提供テキスト:
********************

「NISA」は利用者の声を聞きつつ普及・定着めざす=金融庁
2014年1月にスタートした「NISA(少額投資非課税制度)」は、スタート当初に500万件を超える口座が開設されたとみられている。金融庁では2014年2月13日に「NISAの日 シンポジウム」を開催し、一層の認知度の拡大と利用促進をめざしている。金融庁総務企画局政策課総合政策室の課長補佐、田畑仁氏に、NISAへの期待を聞いた。
――NISAを導入した意図は?
2014年1月から始まった「NISA」が普及・定着することによって、自助努力に基づく家計の資産形成の支援・促進、また、経済成長に必要な成長マネーの供給拡大の両立を図ることが期待されています。
日本の個人金融資産は約1600兆円という大きな規模になっていますが、このうち半分以上を預貯金が占めるという状況にあります。この個人金融資産の預貯金比率は、諸外国と比較すると大変大きく、この資金を株式投資などを通じて成長分野に供給していくという流れをつくることが、デフレ脱却をめざす日本において、重要な成長戦略になると考えます。
また、家計の資産形成についても、日本では、物価安定目標を掲げて、一定のインフレ率が期待される状況に持っていく金融政策が取られています。その中で、預貯金に資産を集中させることが必ずしも正解なのかどうか、それぞれのライフステージに応じて見直すことが必要になってくるのではないでしょうか。NISAは、そのようなことを考えていただくきっかけとしての意味合いも大きいと思います。
すでに、550万件以上の口座開設申し込みがあったと聞いています。国民の大変高い期待・関心のもとでスタートを切ることができたと感じていますが、大切なのは、口座の開設件数ではなく、口座の使われ方だと思います。

********************

提供データ:

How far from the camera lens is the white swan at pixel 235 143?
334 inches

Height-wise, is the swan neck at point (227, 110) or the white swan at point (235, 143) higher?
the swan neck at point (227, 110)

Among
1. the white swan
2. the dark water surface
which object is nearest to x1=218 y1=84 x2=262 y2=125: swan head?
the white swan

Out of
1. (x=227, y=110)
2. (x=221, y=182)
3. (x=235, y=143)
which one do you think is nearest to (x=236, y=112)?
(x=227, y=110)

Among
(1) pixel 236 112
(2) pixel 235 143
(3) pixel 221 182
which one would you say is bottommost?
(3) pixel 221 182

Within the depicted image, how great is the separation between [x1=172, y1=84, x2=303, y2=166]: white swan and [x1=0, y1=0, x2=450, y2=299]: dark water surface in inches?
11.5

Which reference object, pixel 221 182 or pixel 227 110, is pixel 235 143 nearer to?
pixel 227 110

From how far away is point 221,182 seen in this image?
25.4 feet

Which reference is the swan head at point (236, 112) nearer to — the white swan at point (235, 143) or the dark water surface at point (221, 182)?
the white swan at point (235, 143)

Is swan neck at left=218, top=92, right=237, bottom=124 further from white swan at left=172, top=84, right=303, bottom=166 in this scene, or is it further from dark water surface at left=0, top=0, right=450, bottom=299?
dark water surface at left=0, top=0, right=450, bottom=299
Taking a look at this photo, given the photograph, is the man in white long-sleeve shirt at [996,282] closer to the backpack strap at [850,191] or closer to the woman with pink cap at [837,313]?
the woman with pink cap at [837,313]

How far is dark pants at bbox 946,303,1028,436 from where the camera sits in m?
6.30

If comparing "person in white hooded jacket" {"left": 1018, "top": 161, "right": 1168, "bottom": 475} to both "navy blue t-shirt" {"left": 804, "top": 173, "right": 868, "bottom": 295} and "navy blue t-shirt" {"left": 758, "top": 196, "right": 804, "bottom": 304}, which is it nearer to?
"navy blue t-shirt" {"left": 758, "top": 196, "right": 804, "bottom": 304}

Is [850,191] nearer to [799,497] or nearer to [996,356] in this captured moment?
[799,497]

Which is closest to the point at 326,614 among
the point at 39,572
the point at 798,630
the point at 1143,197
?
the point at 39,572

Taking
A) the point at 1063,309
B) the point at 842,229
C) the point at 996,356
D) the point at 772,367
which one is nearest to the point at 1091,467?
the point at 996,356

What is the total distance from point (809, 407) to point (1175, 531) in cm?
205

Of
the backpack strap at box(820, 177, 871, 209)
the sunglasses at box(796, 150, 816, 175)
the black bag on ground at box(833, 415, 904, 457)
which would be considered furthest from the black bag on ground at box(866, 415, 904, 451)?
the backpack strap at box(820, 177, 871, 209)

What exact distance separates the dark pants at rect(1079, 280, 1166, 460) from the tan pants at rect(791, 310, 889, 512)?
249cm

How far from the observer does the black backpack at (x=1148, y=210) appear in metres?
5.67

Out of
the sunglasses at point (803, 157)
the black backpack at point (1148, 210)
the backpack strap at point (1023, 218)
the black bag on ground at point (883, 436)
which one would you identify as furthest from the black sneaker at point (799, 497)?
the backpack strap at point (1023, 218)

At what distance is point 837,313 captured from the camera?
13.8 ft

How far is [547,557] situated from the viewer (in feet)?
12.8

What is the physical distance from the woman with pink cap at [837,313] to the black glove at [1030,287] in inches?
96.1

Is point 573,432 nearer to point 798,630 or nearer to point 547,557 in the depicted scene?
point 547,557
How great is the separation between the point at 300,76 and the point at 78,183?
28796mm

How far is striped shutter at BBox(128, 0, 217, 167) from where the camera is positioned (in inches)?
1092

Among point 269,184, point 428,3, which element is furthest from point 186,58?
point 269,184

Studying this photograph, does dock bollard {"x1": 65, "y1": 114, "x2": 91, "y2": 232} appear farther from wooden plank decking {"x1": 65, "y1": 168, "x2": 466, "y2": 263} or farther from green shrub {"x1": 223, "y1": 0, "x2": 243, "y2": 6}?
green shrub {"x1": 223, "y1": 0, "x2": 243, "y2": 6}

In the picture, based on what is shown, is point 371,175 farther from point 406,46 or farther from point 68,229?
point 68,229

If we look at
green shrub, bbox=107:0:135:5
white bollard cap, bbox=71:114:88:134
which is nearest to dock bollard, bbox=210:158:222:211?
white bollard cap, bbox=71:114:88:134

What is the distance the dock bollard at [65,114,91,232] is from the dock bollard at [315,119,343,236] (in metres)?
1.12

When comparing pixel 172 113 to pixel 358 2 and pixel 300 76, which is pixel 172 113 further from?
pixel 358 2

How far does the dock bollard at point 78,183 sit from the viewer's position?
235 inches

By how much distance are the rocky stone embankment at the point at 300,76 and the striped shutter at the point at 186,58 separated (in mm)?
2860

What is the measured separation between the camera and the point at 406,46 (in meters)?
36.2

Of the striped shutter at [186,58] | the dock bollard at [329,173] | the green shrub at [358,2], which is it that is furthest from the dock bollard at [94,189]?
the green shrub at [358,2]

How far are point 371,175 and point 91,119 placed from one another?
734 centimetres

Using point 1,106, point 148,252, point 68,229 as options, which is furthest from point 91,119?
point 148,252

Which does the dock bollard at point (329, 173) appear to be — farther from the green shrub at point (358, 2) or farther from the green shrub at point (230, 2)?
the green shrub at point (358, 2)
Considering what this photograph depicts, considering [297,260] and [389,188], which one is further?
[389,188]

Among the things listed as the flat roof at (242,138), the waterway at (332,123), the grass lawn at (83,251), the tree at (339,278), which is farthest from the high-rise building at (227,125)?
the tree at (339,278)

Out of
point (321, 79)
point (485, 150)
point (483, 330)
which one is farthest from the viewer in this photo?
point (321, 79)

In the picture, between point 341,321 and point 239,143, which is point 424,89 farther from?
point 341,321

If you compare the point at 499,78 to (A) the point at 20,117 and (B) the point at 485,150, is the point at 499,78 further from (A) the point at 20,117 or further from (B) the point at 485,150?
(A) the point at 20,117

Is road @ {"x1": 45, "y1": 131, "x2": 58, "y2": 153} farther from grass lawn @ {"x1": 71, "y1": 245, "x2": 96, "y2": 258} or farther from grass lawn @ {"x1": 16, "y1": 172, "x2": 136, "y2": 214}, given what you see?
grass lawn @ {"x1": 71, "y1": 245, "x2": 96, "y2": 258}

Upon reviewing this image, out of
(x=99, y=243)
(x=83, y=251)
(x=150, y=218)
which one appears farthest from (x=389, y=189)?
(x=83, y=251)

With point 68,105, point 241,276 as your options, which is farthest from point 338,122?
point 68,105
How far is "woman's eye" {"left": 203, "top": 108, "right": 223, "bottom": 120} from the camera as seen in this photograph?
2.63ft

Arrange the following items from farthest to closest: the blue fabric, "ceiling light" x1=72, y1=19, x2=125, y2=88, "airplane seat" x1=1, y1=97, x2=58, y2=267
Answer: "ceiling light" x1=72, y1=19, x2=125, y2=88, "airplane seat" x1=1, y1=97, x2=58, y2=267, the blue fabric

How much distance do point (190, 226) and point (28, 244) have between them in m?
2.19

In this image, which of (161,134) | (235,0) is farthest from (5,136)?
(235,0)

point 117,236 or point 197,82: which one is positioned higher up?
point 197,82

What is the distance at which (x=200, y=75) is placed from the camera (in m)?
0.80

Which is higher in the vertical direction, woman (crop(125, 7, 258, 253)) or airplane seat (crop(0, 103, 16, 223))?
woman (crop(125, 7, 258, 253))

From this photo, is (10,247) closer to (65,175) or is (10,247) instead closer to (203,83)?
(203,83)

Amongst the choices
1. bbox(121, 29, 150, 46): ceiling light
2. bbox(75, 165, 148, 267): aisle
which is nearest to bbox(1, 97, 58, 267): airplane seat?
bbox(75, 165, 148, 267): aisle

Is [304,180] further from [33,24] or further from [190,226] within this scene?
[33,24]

********************

作業内容:
[1] NISAの記事について、次の問いにそれぞれ一行で答えてください。
(a) NISAはいつ始まったか。
(b) 日本の個人金融資産はおよそいくらの規模か。
(c) 口座開設の申し込みは何件以上あったとされているか。
[2] NISAの記事を、最後の文の後から続けてください。
項目は別の出典から取られたものです。

出力一覧:
[1]
(a) 2014年1月
(b) 約1600兆円
(c) 550万件以上

[2]
――NISA口座の使われ方とは?
NISAの制度設計における特徴として、毎年100万円を投資上限額としており、コツコツと投資時期を分散して資産形成することを想定していること、商品を売却しても非課税投資枠の再利用はできず、中長期投資により適した仕組みとなっていることが挙げられます。時間的な分散や、中長期保有を通じて、リスクを分散しつつ資産形成を図る、といった使い方が適しているといえるでしょう。
また、少額投資という枠組みを活かして、新たに投資を始める方々に、投資のきっかけとして使っていただきたいという思いが込められています。その点で、初めて投資をされる方々には、投資リテラシーを高めていただくための、しっかりしたサポートが行われ、NISAに合った投資で成功体験を積んでいただくことが大事です。
――金融庁としてNISAの普及について取り組んでいることは?
NISAの認知度を高め、広げていくために、広報活動は重要です。すでに、政府広報オンラインにはNISAを紹介する専用ページを設けています。また、金融庁のホームページでもNISA関連の情報を積極的に発信したほか、NISAがスタートするまでは、Twitterの公式アカウントを通じて毎週NISA情報を発信してきました。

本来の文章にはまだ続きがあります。